### INFORMATION SUPPLIED
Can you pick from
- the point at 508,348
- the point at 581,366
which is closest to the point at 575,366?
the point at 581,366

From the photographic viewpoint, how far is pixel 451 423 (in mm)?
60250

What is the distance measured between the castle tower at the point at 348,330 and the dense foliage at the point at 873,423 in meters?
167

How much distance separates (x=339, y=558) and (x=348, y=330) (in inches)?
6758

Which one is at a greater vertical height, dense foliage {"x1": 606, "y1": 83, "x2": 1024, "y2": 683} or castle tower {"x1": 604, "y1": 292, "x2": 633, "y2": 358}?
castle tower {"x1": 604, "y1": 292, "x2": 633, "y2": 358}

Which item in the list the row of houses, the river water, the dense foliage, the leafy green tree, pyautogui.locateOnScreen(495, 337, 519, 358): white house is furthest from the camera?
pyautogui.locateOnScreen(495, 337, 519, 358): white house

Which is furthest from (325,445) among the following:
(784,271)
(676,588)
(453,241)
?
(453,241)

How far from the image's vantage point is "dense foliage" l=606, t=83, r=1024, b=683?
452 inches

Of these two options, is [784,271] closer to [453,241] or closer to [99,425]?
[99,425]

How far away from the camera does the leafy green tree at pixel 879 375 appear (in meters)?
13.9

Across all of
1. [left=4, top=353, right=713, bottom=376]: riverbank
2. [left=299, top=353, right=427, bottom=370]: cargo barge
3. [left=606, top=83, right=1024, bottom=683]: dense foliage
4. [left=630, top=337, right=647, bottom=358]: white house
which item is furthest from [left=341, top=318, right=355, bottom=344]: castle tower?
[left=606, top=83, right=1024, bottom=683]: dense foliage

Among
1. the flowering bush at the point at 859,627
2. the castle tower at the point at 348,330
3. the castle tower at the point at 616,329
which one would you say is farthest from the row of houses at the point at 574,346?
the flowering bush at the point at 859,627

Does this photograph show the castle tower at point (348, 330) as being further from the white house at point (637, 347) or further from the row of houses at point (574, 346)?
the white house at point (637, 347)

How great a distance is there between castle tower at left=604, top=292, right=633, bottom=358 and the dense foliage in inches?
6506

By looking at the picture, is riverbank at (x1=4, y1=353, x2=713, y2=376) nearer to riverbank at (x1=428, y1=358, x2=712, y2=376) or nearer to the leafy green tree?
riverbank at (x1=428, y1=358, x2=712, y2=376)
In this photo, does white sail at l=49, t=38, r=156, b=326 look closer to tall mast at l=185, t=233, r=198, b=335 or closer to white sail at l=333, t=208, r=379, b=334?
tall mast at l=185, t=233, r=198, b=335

### INSTRUCTIONS FOR THE TASK
Reproduce verbatim every line of the records from the line containing "In this photo, does" through the last line of the records, both ends included.

### RESULT
In this photo, does white sail at l=49, t=38, r=156, b=326 look closer to tall mast at l=185, t=233, r=198, b=335 or closer to white sail at l=333, t=208, r=379, b=334?
tall mast at l=185, t=233, r=198, b=335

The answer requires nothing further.